Повторяю, они счастливы, но вот случайное стечение обстоятельств открывает Дженни, что у Фреда есть тайна. Дженни не догадывается, в чем именно она заключается, и ее терзают подозрения. Может быть, у Фреда осталась жена-туземка, брошенная им в колониях, и теперь бедняжка на последние сбережения приехала в Лондон, бродит с узелком по улицам и расспрашивает прохожих, где найти ее мужа? Или Фред не в силах побороть в себе пристрастия к гашишу, который он попробовал однажды и с тех пор стал превращаться в завзятого наркомана? Или он замешан в махинациях подпольных работорговцев, шантажирующих его и угрожающих широкой оглаской? Одним словом, запятнан или не запятнан? Этот вопрос задает себе честная Дженни, глядя на спящего мужа, и в конце концов лондонский дядя, которого она просит разобраться в сомнительном деле, с радостью сообщает ей, что подозрения были напрасными и Фред ни в чем не запятнан…
В чем же была твоя тайна, Максим? Конечно же не в том, что вместо шестидесятых ты любил пятидесятые годы, когда блистали старики МХАТа и был жив Малый театр. Нет, твоя тайна скрывалась поглубже, на дне сундука, в золотом яйце, на кончике иглы. И я никак не могла тот сундук открыть, то яйцо разбить и ту иглу достать. Никак у меня это не получалось, Максим! Не получалось разгадать твое правило жизни, и, может быть, поэтому мне хотелось словно отомстить тебе тем, что я нарочно поступала без всяких правил и старалась казаться пустой, вздорной и легкомысленной.

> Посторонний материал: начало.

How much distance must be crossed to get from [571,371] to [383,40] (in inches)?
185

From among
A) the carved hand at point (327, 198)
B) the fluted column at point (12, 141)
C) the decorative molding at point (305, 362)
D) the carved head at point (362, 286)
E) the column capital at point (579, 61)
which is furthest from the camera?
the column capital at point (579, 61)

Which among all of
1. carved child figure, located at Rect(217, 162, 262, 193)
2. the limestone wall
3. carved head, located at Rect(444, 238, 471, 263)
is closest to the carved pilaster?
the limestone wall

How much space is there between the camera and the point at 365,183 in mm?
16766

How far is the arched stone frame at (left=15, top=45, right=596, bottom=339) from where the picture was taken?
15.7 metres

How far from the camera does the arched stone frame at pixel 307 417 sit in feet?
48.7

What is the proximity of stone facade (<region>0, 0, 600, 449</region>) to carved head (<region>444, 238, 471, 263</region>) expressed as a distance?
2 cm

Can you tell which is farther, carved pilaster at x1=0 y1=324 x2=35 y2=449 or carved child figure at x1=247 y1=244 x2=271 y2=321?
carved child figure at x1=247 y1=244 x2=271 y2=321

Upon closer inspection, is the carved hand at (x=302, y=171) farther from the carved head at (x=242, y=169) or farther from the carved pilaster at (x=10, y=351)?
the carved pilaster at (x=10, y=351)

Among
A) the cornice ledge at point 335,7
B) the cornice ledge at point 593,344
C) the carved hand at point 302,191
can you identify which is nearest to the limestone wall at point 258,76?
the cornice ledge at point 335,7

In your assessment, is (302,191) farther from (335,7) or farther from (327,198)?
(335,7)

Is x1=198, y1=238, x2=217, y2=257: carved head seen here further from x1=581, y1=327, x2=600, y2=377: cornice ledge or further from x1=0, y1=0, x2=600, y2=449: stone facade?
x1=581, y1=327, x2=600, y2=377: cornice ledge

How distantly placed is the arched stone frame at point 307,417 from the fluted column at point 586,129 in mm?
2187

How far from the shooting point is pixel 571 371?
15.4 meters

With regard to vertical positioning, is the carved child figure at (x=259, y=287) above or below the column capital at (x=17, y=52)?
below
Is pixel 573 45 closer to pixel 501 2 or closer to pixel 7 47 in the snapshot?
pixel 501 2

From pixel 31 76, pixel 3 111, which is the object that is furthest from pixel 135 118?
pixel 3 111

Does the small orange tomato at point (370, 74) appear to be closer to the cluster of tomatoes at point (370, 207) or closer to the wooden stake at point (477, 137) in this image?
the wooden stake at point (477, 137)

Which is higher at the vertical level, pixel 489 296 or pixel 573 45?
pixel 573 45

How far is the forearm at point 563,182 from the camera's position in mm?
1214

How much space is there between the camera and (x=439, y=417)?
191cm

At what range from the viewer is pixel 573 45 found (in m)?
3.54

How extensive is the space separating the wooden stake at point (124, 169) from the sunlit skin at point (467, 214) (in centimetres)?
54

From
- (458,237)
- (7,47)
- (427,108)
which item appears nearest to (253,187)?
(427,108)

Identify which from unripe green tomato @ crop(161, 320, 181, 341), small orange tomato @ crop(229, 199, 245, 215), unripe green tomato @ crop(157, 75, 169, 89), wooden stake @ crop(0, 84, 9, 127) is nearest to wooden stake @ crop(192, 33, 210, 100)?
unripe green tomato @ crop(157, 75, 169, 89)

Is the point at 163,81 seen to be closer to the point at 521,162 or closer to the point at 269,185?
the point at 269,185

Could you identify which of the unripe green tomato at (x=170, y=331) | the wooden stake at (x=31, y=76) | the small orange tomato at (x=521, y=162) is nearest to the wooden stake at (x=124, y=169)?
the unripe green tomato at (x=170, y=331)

Эти споры и несогласия меж ними иногда приводили Дуняшу к мысли, что Максим Кондратьевич любит ее не целиком, а словно бы лишь частичку — до обидного малую, совсем крошечную, похожую на пылинку: дунь, и исчезнет. Но иногда до размеров пылинки уменьшалось то, что она, Дуняша, любила в Максиме Кондратьевиче, и тогда они ссорились, разбегались в разные стороны, переставали друг другу звонить и демонстративно наслаждались свободой друг от друга, пока эта свобода не превращалась в пытку. Когда это наконец происходило, Дуняша бочком подсаживалась к телефону, неуверенно набирала его номер и в ответ на строгое и осуждающее «Алло!» виновато молчала в трубку и накручивала на палец шнур, дожидаясь его обычных слов: «Ну что? На старом месте?» И с каким буйным ликованием мчалась она тогда на это старое место, находившееся между Москвой-рекой и бывшей Варварской площадью, в проломе уцелевшей Китайгородской стены, — мчалась, чтобы увидеть, взять за руку, подбадривающе коснуться лбом и убедиться, что частичка, пылинка, крошечка снова выросла в нечто огромное, обнимающее со всех сторон так же, как матерчатая покрышка воздушного шара обнимает горячий клубящийся воздух.